CLASSIFICATION OF TURKISH TWEETS BY DOCUMENT VECTORS AND INVESTIGATION OF THE EFFECTS OF PARAMETER CHANGES ON CLASSIFICATION SUCCESS


BİLGİN M.

SIGMA JOURNAL OF ENGINEERING AND NATURAL SCIENCES-SIGMA MUHENDISLIK VE FEN BILIMLERI DERGISI, cilt.38, sa.3, ss.1581-1592, 2020 (ESCI) identifier

Özet

Natural language processing is an artificial intelligence field which is gaining in popularity in recent years. To make an emotional deduction from texts related to an issue, or classify documents are of great importance considering the increasing data size in today's world. Understanding and interpreting written texts is a feature that pertains to people. But, it is possible to deduce from texts or classify texts using natural language processing which is a sub-branch of machine learning and artificial intelligence.

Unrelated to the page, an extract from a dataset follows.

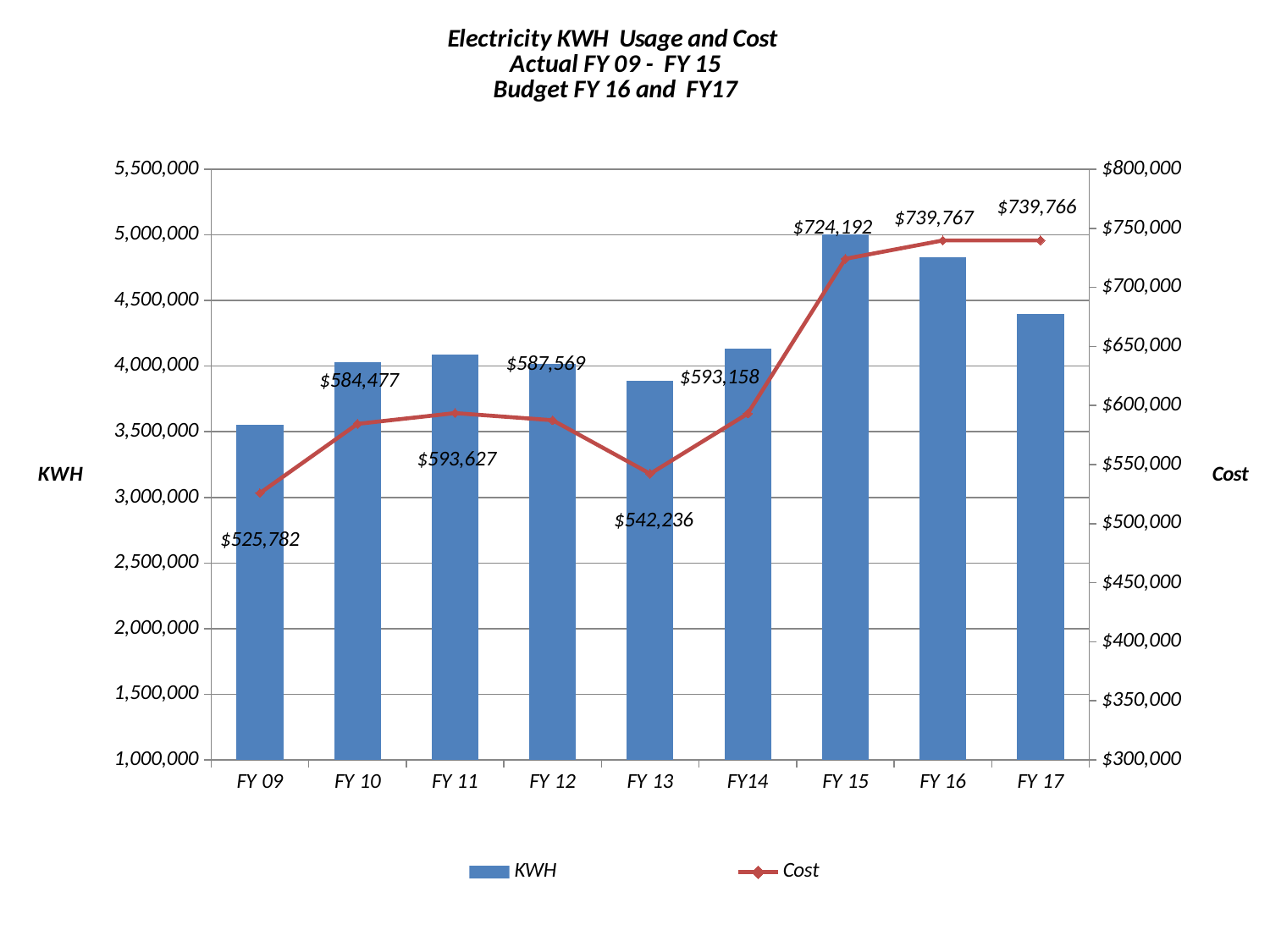
Is the KWH value for FY 09 greater or less than 4,000,000? less What is the Cost value for FY 10? $584,477 What is the difference in Cost between FY 15 and FY14? $131,034 Is the KWH value for FY 16 greater or less than 4,500,000? greater What is the Cost value for FY 13? $542,236 How many series does the legend list? 2 Which fiscal year has the lowest Cost? FY 09 Which fiscal year has the highest KWH bar? FY 15 Which has the higher Cost, FY 11 or FY 12? FY 11 What is the difference in Cost between FY 10 and FY 09? $58,695 How many fiscal years are shown on the x axis? 9 What is the Cost value for FY 15? $724,192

In this study, both text classification was made on Turkish tweets, and text classification success of method parameter changes was investigated using two different methods of the algorithm mentioned as document vectors in the literature. It was found in the study that as well as higher accuracy values were obtained by the DBoW (Distributed Bag of Words) method than DM (Distributed Memory) method; higher accuracy values were also obtained by DBoW-NS (Negative Sampling) architecture than others.